Lay out the part that opens with the line containing "How much of" and closes with the line containing "Answer: the stacked" as a JSON list of strings, one per line, leaving out blank lines. Include only those items.

--------------------------------------------------

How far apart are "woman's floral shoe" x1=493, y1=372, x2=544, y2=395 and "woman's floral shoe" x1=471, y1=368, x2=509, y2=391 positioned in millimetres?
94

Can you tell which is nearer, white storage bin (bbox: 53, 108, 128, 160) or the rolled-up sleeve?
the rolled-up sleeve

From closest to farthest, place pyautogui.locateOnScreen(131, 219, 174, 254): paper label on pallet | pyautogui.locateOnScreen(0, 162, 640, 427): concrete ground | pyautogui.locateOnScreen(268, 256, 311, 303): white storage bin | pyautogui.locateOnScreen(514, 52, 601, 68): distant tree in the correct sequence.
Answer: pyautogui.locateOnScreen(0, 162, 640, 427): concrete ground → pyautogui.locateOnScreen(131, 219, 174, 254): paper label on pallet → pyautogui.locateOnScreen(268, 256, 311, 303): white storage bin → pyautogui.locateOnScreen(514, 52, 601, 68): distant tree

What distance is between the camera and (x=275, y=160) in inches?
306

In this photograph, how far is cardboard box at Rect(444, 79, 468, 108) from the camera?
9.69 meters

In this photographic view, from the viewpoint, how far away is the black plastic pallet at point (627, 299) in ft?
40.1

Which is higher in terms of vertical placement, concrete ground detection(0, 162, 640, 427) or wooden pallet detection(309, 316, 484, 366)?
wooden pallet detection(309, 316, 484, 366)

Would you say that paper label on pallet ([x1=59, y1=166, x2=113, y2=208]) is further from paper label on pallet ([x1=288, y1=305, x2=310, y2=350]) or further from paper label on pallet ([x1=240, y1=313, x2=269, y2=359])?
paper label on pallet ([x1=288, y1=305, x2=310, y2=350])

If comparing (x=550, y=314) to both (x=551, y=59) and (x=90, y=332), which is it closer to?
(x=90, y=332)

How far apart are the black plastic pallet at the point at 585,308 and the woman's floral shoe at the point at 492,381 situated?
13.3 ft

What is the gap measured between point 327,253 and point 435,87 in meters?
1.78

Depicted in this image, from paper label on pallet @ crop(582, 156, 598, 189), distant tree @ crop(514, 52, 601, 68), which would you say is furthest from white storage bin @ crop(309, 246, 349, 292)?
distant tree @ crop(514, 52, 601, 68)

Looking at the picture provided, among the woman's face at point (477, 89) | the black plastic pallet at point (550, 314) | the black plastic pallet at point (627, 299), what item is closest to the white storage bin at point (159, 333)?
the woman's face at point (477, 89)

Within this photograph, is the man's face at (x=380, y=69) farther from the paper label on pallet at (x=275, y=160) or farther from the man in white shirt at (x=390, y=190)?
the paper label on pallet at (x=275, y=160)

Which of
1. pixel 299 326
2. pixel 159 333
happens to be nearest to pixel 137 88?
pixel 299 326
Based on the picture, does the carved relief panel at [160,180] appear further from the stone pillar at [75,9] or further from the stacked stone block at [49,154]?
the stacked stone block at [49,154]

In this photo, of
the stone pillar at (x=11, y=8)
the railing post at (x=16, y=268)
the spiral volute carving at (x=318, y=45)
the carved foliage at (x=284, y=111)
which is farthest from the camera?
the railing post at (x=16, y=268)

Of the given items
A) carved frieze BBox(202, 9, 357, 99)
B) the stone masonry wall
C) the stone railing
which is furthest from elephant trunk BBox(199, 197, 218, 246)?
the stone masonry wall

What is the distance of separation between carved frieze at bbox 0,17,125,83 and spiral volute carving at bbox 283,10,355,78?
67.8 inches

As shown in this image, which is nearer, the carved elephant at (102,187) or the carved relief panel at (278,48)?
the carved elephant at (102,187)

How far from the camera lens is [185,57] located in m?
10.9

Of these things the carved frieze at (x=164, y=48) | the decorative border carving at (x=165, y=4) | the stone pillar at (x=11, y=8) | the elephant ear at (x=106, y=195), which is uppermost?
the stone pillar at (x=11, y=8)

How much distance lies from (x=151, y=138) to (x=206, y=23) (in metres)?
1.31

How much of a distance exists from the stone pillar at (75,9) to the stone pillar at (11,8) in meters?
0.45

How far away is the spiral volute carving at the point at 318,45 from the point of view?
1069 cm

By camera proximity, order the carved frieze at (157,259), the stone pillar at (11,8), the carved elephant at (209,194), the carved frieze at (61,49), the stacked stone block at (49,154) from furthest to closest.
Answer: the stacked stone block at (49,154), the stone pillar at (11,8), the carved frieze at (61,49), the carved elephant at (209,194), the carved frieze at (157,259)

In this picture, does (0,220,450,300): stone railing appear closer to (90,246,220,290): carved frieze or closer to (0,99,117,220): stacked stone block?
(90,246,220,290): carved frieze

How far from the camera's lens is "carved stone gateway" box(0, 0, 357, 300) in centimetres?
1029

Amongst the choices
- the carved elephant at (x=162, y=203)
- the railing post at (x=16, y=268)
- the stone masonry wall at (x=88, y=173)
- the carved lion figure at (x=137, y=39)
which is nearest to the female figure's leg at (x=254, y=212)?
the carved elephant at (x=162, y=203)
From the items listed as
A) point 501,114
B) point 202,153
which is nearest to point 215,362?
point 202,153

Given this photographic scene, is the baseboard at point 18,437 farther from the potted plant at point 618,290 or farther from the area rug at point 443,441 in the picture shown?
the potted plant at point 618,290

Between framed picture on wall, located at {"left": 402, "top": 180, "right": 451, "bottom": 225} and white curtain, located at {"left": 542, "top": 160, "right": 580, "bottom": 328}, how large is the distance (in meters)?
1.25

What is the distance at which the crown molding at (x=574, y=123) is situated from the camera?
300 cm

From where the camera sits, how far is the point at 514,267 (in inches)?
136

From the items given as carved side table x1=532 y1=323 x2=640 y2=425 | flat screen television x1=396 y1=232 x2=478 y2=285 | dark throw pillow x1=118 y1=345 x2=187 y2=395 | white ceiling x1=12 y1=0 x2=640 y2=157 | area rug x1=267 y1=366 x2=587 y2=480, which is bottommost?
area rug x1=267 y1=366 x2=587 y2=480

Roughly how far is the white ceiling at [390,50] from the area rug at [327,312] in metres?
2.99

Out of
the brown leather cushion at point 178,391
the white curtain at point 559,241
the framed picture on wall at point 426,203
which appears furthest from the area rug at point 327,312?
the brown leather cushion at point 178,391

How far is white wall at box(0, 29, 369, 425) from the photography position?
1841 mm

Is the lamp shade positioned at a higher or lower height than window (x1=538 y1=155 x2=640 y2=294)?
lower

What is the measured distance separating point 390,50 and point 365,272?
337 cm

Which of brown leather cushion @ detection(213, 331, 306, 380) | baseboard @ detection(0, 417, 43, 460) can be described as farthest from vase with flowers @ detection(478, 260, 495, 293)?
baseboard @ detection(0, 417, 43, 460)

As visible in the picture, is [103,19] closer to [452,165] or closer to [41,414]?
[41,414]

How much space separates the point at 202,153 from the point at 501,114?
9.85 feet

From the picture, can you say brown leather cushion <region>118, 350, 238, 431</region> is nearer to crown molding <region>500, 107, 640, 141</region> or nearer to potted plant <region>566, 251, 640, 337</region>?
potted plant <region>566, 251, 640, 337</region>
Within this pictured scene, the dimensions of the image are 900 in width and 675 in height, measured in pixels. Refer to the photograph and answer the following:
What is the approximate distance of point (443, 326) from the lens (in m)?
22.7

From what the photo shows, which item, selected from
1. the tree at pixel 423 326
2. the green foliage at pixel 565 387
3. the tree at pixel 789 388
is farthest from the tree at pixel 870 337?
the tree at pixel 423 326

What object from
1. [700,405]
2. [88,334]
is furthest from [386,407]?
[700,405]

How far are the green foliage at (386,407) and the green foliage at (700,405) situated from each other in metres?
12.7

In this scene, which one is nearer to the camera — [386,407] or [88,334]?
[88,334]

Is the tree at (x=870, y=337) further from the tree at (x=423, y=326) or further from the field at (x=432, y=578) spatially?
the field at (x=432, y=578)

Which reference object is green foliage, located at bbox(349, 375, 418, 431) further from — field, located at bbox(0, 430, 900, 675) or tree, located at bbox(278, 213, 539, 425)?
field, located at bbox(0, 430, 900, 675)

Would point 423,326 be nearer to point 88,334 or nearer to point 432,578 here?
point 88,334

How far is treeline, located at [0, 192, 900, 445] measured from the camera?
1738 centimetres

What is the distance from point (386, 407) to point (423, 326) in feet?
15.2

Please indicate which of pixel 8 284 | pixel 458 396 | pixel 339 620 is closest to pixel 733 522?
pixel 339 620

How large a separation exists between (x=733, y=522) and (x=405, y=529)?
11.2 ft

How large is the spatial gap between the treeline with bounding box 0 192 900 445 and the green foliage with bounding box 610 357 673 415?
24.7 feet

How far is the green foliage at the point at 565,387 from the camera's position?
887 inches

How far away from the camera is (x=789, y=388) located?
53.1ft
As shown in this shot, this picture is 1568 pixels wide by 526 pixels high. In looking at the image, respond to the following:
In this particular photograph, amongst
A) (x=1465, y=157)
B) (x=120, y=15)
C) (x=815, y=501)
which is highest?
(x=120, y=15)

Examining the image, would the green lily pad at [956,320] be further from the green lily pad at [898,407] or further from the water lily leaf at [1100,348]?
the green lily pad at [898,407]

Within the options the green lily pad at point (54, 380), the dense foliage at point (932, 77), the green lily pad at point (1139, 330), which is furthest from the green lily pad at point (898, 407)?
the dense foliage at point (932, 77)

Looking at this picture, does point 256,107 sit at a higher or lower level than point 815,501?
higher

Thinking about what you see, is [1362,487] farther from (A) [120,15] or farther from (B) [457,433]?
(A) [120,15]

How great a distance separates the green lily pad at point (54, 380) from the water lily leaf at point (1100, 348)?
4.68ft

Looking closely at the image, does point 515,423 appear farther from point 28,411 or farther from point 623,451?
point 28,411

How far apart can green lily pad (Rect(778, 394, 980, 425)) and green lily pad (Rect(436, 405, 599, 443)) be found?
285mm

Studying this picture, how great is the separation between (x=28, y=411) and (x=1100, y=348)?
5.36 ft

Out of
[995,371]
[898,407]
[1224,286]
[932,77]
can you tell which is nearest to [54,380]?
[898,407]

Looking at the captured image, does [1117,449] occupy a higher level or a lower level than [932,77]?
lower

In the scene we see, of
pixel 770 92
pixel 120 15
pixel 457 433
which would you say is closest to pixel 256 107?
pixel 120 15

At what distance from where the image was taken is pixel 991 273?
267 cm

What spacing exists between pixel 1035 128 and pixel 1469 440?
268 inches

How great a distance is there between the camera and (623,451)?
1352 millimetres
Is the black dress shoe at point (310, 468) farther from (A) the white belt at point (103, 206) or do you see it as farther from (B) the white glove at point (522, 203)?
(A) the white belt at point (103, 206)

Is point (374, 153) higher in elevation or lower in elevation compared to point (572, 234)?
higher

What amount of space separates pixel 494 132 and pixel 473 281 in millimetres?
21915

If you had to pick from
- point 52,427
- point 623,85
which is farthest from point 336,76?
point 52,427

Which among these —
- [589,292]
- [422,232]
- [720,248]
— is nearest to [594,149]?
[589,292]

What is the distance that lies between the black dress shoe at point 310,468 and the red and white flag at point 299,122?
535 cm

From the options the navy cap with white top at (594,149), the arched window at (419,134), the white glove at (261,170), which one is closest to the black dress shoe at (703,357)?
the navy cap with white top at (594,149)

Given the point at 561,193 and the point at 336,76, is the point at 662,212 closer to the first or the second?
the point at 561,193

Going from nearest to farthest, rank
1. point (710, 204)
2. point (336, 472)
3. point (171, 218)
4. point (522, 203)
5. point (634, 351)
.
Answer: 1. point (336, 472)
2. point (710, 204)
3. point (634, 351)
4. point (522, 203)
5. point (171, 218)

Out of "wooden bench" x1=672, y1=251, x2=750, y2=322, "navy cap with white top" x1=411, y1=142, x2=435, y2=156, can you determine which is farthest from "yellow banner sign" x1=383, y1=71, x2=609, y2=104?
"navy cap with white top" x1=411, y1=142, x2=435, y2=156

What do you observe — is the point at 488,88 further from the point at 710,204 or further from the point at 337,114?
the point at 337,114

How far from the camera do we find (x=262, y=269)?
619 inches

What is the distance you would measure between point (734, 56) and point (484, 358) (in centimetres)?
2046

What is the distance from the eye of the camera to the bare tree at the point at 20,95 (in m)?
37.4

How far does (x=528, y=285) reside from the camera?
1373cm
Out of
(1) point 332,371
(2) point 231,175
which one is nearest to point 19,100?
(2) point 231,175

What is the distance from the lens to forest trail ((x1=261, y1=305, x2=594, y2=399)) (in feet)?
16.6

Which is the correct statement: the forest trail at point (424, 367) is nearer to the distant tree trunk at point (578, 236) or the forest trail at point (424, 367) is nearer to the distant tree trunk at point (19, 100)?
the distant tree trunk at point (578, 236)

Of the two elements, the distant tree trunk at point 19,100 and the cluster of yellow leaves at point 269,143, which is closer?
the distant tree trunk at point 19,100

--------------------------------------------------

> THE SOLUTION:
[
  "How much of a distance exists from the stone pillar at (75,9) to the stone pillar at (11,8) in meters?",
  "0.45",
  "How far away is the spiral volute carving at the point at 318,45 from the point of view?",
  "1069 cm",
  "By camera proximity, order the carved frieze at (157,259), the stone pillar at (11,8), the carved elephant at (209,194), the carved frieze at (61,49), the stacked stone block at (49,154) from furthest to closest.",
  "Answer: the stacked stone block at (49,154), the stone pillar at (11,8), the carved frieze at (61,49), the carved elephant at (209,194), the carved frieze at (157,259)"
]